The object returned by global() is a data frame, so if you want just the value, you need to do:

sst_mean <- as.numeric(global(sst_cropped_masked, "mean", na.rm = TRUE))

sst_mean
#> [1] 25.18745

raster users note: global() replaces cellStats(), and the default is na.rm = FALSE, whereas the default for cellStats() was na.rm = TRUE.

Classifying

We might want to break our raster values into groups. For example, we could say that all temperatures that are below the mean temperature are classified as “cooler” and all temperatures above the mean are “warmer”. We can do this using the classify function.

raster users note: classify() replaces reclassify()

#first we create a matrix that will be used for the classification
# all values >= 0 and less than the mean become 1
# all values greater than the mean become 2
reclass_matrix <- c(0, sst_mean, 1,
                    sst_mean, Inf, 2) |>
  matrix(ncol = 3, byrow = TRUE)

#now we classify our raster using this matrix
sst_reclassed <- classify(sst_cropped_masked, reclass_matrix)

#plot the result
plot(sst_reclassed)

A gut check tells us this looks right; the warmer areas are in the north, nearer to the equator.

This plot is ok, but it would be better if the colours were more appropriate and the legend gave some useful information.

plot(sst_reclassed, col = c("blue", "red"), plg = list(legend = c("Cooler", "Warmer")), las = 1) #the las = 1 argument just rotates the y-axis labels so that they are horizontal

Raster math

The great thing about rasters is that you can do maths with them! For example, doing sst_reclassed + 1 just adds one to each raster value, and doing sst_reclassed*2 multiplies each raster value by two.

As an example, let’s convert our temperature data into Fahrenheit for our confused colleagues in the U.S. The conversion from Celsius to Fahrenheit is: Fahrenheit = (Celsius * 1.8) + 32.

#do the conversion
sst_fahrenheit <- (sst_cropped_masked*1.8) + 32

#plot our new raster
plot(sst_fahrenheit)

Projecting rasters

So far, our data have been in the same coordinate reference system (crs), but we often have to deal with spatial data that have different crs’s. But first, what is a crs?
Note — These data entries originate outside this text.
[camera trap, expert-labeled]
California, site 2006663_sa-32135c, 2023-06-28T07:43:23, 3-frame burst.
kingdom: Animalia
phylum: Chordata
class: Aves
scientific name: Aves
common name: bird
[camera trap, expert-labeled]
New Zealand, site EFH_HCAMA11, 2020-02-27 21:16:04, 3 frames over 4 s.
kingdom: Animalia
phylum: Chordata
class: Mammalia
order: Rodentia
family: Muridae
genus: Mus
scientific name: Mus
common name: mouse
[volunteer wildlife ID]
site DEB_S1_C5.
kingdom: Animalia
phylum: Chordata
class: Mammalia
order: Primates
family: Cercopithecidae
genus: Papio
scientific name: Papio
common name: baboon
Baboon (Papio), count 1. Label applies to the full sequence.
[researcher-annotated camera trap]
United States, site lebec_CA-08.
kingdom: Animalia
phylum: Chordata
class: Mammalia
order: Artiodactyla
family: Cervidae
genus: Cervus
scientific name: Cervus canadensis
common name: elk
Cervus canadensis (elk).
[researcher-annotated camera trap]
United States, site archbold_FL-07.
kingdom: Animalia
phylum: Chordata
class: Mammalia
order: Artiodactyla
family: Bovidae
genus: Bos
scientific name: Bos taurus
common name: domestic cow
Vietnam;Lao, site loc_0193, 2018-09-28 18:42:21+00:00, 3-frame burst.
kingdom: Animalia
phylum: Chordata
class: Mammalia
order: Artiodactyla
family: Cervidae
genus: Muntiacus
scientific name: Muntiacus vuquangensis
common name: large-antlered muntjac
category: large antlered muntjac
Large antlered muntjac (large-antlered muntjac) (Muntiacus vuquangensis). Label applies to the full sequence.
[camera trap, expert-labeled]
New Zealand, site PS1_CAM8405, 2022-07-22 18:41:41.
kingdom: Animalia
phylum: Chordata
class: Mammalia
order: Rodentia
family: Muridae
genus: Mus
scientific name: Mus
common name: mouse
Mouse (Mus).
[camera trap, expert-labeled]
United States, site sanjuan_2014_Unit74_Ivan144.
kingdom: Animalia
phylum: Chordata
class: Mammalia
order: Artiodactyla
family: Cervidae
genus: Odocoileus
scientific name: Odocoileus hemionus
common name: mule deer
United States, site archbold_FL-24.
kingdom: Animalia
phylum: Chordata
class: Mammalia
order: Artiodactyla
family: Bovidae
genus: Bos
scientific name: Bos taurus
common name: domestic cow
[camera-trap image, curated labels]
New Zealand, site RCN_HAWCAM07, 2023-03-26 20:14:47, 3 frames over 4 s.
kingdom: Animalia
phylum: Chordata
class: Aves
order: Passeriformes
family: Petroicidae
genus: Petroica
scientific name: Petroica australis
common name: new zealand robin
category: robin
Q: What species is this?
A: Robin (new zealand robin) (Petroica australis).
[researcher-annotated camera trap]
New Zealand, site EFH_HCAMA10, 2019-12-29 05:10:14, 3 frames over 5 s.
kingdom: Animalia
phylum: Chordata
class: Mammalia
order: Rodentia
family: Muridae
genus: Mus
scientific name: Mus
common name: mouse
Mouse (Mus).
The following section provides a brief summary with links to further reading.

Coordinate reference systems

Click here to expand this section

If we want to know where things are in space, we need to use some kind of spatial reference. We can use our own arbitrary system, e.g. a sampling grid like the one shown in the photo below where we could define the location of each square relative to one of the corners. But normally we want to know where something is on Earth.

There are two types of coordinate systems we can use to represent locations on Earth:

  • Geographic coordinate systems (GCS): uses a 3-D surface (e.g. globe) to define locations on the Earth using longitude and latitude. The 3-D surface is normally an ellipsoid which approximates the Earth but cannot be exact since the Earth is not a smooth surface. This approximation of the Earth is called an datum and can be aligned with the true Earth (the geoid) in different ways depending on whether we are trying to get a good approximation at some particular location (local datum), e.g. California, or best approximation across the whole Earth (geocentric datum). The figure below (sourced from here) shows examples of these datums.

A commonly used geocentric datum is World Geodetic Survey for 1984 (WGS84). This is almost synonymous with the commonly used coordinate reference system EPSG 4326, but EPSG 4326 defines the latitude and longitude coordinates used on the WGS84 ellipsoid (Ref)

  • Projected coordinate system (projection): Unfortunately, we can’t carry around globes all the time when we want to look at a map, and doing calculations, such as distance and area, in 3-D is much more difficult than 2-D. So we need a way of getting from our 3-D globe to a piece of paper (or for younger people, a screen). To do this we need to ‘project’ from a GCS to a projected coordinate system, which is called projection because we can think of this as putting a light in the center of a globe and the light shines through the globe projecting features onto a piece of paper. The figure below (from QGIS docs) illustrates this, showing the 3 projection families:
a) Cylindrical; b) conical, and; c) planar projecions

  1. Cylindrical; b) conical, and; c) planar projecions

All projections are a compromise because they will always distort the shape, area, distances, and directions of the original GCS. A map that preserves shape is called conformal; one that preserves area is called equal-area; one that preserves distance is called equidistant; and one that preserves direction is called azimuthal. There are a huge number of projections available and choosing the correct one can be challenging. Often your choice will be to use the a local projection that is used by goverment or other authorities in the location you are working, e.g. for my work in Bermuda, much of the data was in the Bermuda 2000 National Grid projection (EPSG:3770). For global work where equal area is important, the Molleweide projection is commonly used.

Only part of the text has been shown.